No releo páginas tan viejas. Pero parece ser que David Santiesteban, economista de la Empresa Tabacalera de San Antonio de los Baños, ha puesto ante mis ojos el pasado. Nuestro pasado. Porque, en efecto, recuerda haber leído un artículo mío en esa revista ya centenaria y a la que tantos privilegios profesionales le agradezco, donde decía yo algo parecido a lo que escribo hoy. Y nos hace recordar también que 18 años más tarde, continuamos discutiendo, sin que hayan sido totalmente aplicadas las mismas soluciones a las mismas necesidades. En lo personal, compruebo que he sido coherente en la expresión de mis ideas y en la evaluación periodística de los problemas de mi sociedad. Mas, a mi modo de ver, todos hemos dilapidado parte del tiempo si todavía no estamos convencidos de que nuestro país urge del equilibrio entre lo moral y lo material para perdurar avanzando.
Como en 1991, pues, intento ahora proseguir mi reflexión desde la óptica del periodista comprometido con la verdad de su patria. Pienso que nuestro fondo de tiempo no puede ser dedicado a discutir, con tanto dispendio y casi sin éxito, esa mentalidad de asumir la vida como «voluntad y representación», es decir, la realidad vista como «yo la observo y juzgo y quiero que sea», que algunos insisten en convertir en método y sistema. Tal vez, nos pueda pasar como a los conejos de la fábula: mientras discuten si son galgos o podencos, se aproximan los perros cazadores...

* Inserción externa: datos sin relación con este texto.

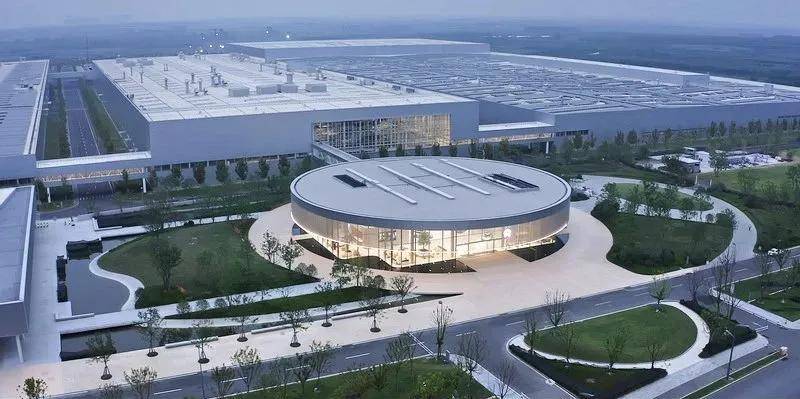 大手笔!蔚来再获国资投资 增资达400000000元插图1 大手笔!蔚来再获国资投资 增资达400000000元插图1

Nadie, desde luego, puede evaluar la historia, sobre todo la de estos días, sin considerar las necesidades que distinguen los tiempos y a la gente. Cualquier invulnerabilidad, la militar, por ejemplo, empieza —y esto, creo, es un pensamiento de Raúl— con la disposición del soldado a batirse hasta el heroísmo. Pero alguno de nosotros demostraría desconocer al ser humano si a la vez que las armas y las municiones en el frente, no garantizara establemente suministros logísticos desde la retaguardia: esos frijoles tan irrenunciables...
A la invulnerabilidad económica le sucedería otro tanto. El trabajo compone su base principal. Pero ¿significará lo mismo el trabajo cuando al realizarse carece de sentido, no lleva a ninguna parte, porque quien lo ejecuta permanece estacionado en el mismo salario, las mismas carencias y las mismas necesidades, bajo la misma organización desestimulante?

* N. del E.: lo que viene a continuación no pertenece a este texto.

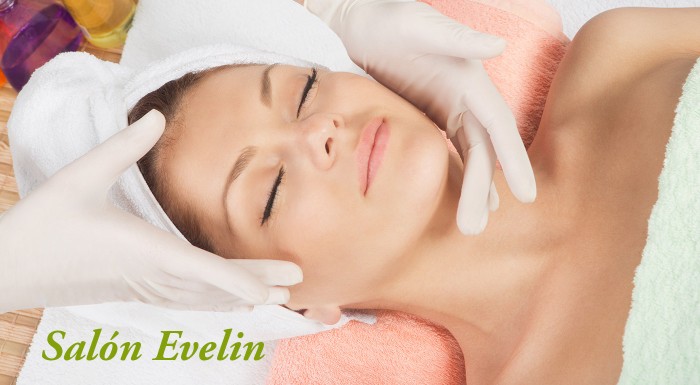 Masáž tváre alebo hĺbkové čistenie pleti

El país ha pedido también heroísmo en el trabajo. Pero no sé si hemos llegado a comprender que el heroísmo consiste en una actitud momentánea, reclamada por minutos cruciales. Y una de las claridades de la política, a criterio de este periodista que va envejeciendo, reside en saber ubicar a cada individuo o sector en el segmento que le corresponda —vanguardia, medio o retaguardia— para exigirle y retribuirle según sus calidades y actitudes. Si el hombre —el promedio de los seres humanos— piensa como vive, habrá que aceptar a veces que porque a mí me vaya bien en la feria, no significa que la feria beneficie a todos. Y que si para mí el trabajo, por su índole o mi inclinación vocacional, resulta compensador, necesariamente no ha de entrañar lo mismo para los demás.

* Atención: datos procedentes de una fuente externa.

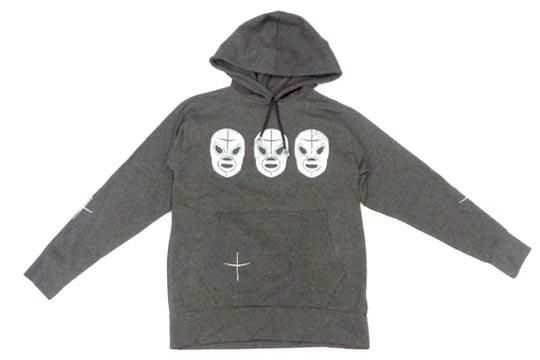 絶版【エル・サント写真集】 豪華大型本 ルチャリブレ プロレス 絶版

Admitamos, al menos, que si me persiguen los artículos escritos a lo largo de 40 años —lo escrito permanece, dijo un romano antiguo—, a todos, de una forma u otra, nos persiguen lo hecho, incluso lo mal hecho, y lo dejado de hacer. ¿Asumiremos, en consecuencia, la realidad tal cual se manifiesta, con sus valores, desvalores, fragilidades y demandas humanas o alguno de nosotros seguirá creyendo que la vida es solo como la vivo, la deseo y la imagino y el resto no importa?